Il fascino delle vetture d’importazione
Il prezzo della Luce in Cina, 3,988 milioni di yuan, merita una riflessione. Il dato appare ancora più significativo se confrontato con la fiscalità cinese tradizionalmente poco favorevole alle auto importate ad alte prestazioni. Ferrari ha scelto di non rincarare ulteriormente il prezzo d’ingresso, lasciando alla vettura un posizionamento coerente con il proprio universo di esclusività.

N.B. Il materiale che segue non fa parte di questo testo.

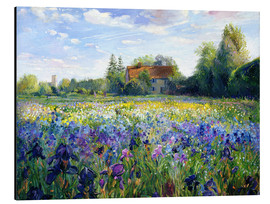 Quadro em alumínio  Field of flowers in the sunset - Timothy Easton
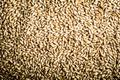 Pilsner Malt Beer Grain Texture - PhotoDune Item for Sale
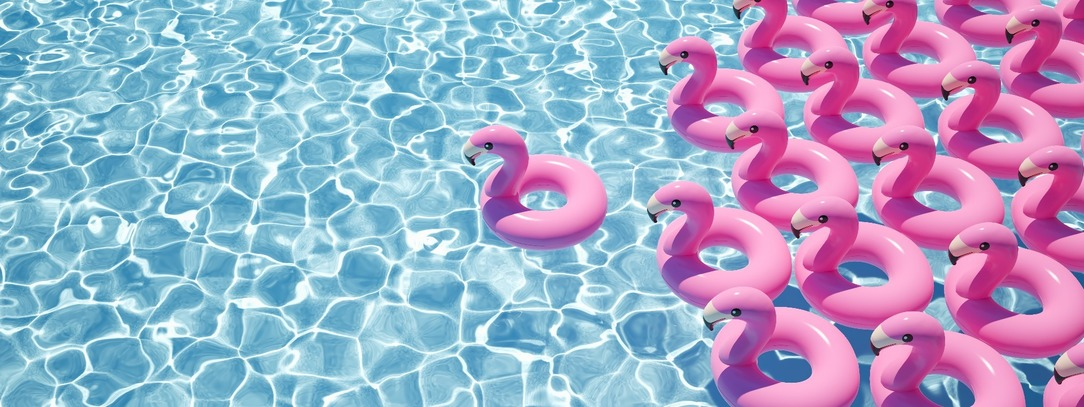 A pool of clear, blue water, with over 10 flamingo floats floating on top.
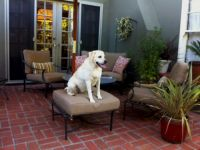 Dog Days of Summer On New Sunbrella Patio Cushions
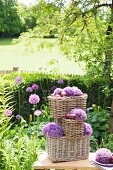 Arrangement of alliums and red onions in stacked wicker baskets in cottage garden
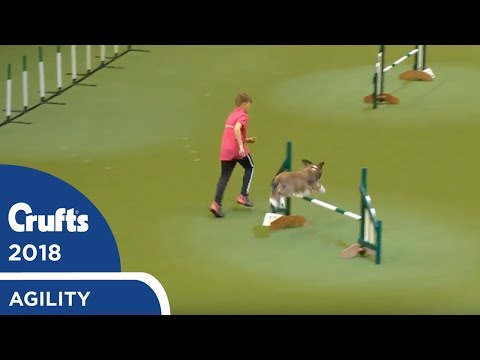 YKC Agility Dog of the Year | Crufts 2018
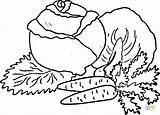 Cabbage Coloring Carrots Pages Vegetables Drawing Silhouettes Printable sketch template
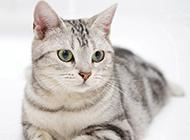 最漂亮的美国短毛猫图片欣赏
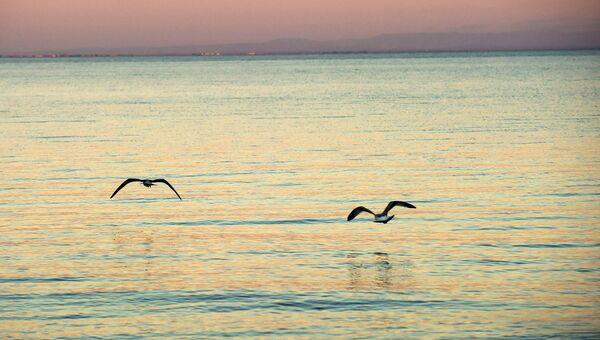 Чайки над морем. Архивное фото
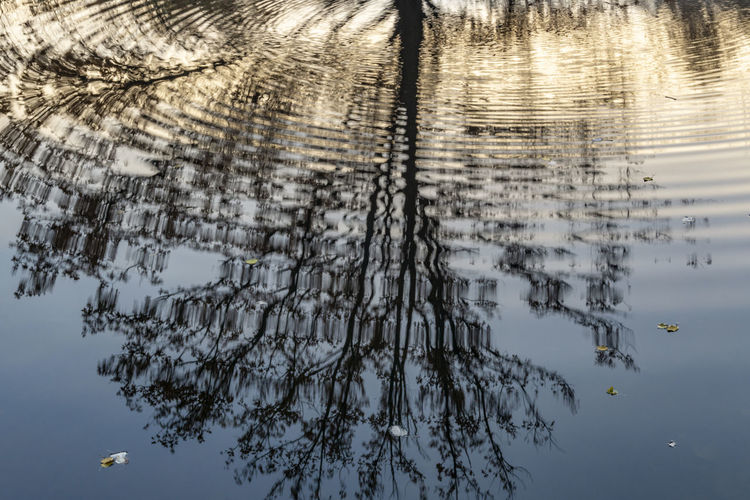 Reflection of Bare Tree in Small Pond Berlin Color Image Germany 🇩🇪 Deutschland Horizontal Outdoors No People Tree Plant Sky Beauty In Nature Nature Tranquility Growth Day Tranquil Scene Scenics - Nature Water Pond Park Tree Bare Tree Reflection Rippled Rippled Water Waterfront Close-up Backgrounds Mirrored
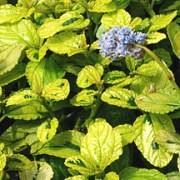(18/09/2017) Ceanothus griseus var. horizontalis 'Diamond Heights' added by Shoot)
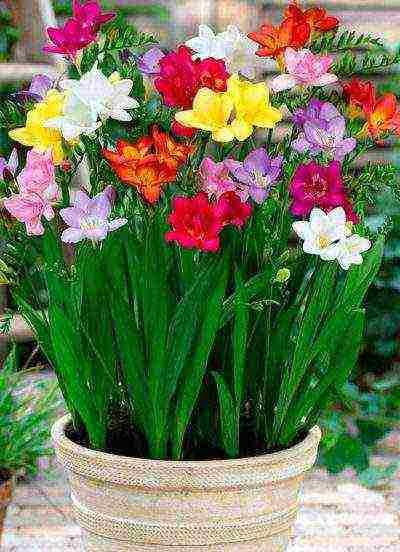 Посадка фрезии в открытый грунт весной: выращивание и уход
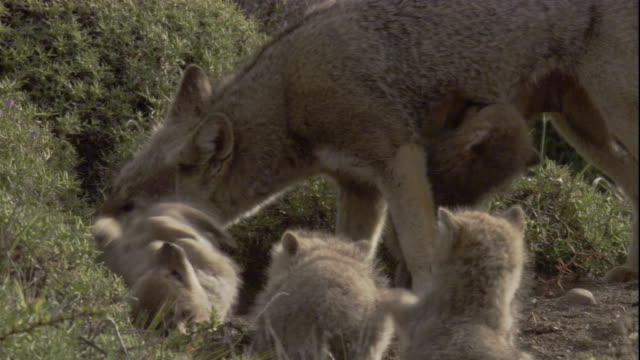 a south american grey fox with her pups. available in hd. - loch stock-videos und b-roll-filmmaterial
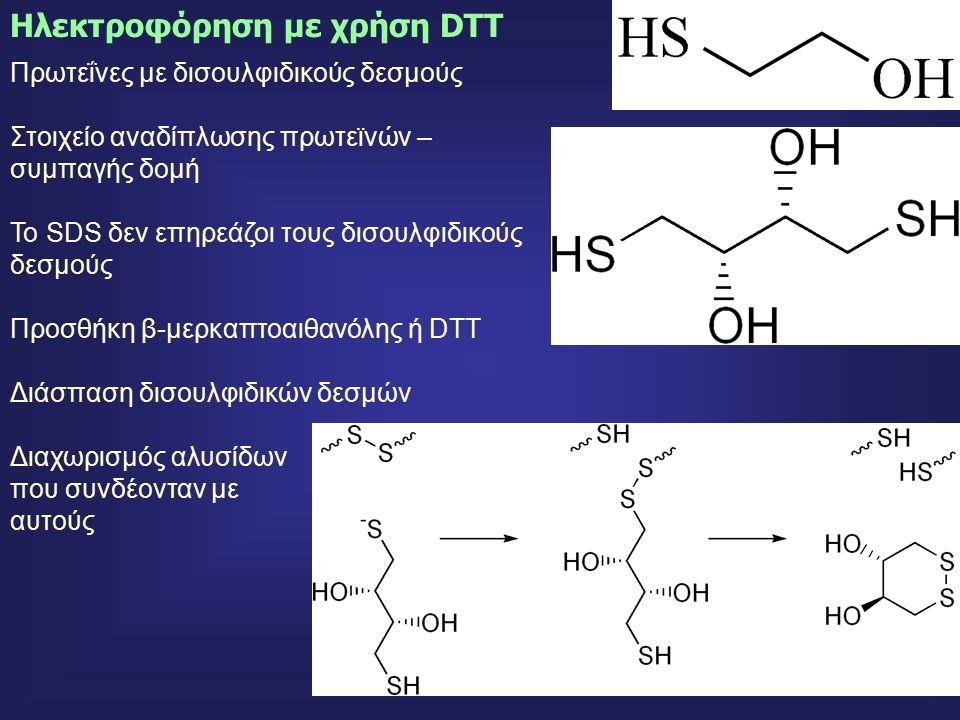 49 Πρωτεΐνες με δισουλφιδικούς δεσμούς Στοιχείο αναδίπλωσης πρωτεϊνών – συμπαγής δομή Το SDS δεν επηρεάζοι τους δισουλφιδικούς δεσμούς Προσθήκη β-μερκαπτοαιθανόλης ή DTT Διάσπαση δισουλφιδικών δεσμών Διαχωρισμός αλυσίδων που συνδέονταν με αυτούς Ηλεκτροφόρηση με χρήση DTT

C’è anche un aspetto culturale che conta: in Cina, possedere un’auto di importazione di alto livello è ancora un segnale di status, forse più che in qualsiasi altro mercato occidentale. Non è solo l’auto che si sceglie: è il messaggio che si manda. Una Ferrari, con la sua storia, il suo nome e ora anche la sua tecnologia elettrica, porta con sé una narrativa che i marchi cinesi non possono ancora replicare con la stessa profondità storica, in quanto vengono visti solo come oggetti tecnologici, alla pari di uno smartphone.
Il paese dell’elettrico
La Cina non è solo il mercato più grande: è il laboratorio più avanzato, il contesto dove le tecnologie maturano più in fretta e dove le aspettative dei clienti corrono più veloci che altrove. Sul piano dei numeri puri, il confronto con alcune elettriche cinesi può apparire impietoso. Modelli come Yangwang U9 o Hyptec SSR dichiarano accelerazioni e potenze elevate a prezzi decisamente inferiori. Ma è proprio qui che si misura la differenza tra un prodotto tecnologico e un’automobile che vive di identità, tradizione industriale, rete di clienti e valore nel tempo.
È una distinzione sottile ma fondamentale. Quando si acquista una Ferrari, non si compra una scheda tecnica ottimizzata: si entra in un universo fatto di storia, di cultura della guida, di una comunità globale di appassionati e collezionisti. I marchi cinesi non possono ancora offrire questo tipo di garanzia, semplicemente perché non hanno ancora abbastanza storia alle spalle. Nel lusso, il tempo è una delle risorse più difficili da comprare.
Ferrari non può e non deve inseguire la corsa alla scheda tecnica. La sua partita è un’altra: dimostrare che anche con quattro motori elettrici, una batteria da 122 kWh e un’architettura a 800 Volt possa continuare a esistere un carattere Ferrari riconoscibile. Per questo scopo la Cina è il mercato più pronto ad affrontare questo cambiamento della storia del Cavallino.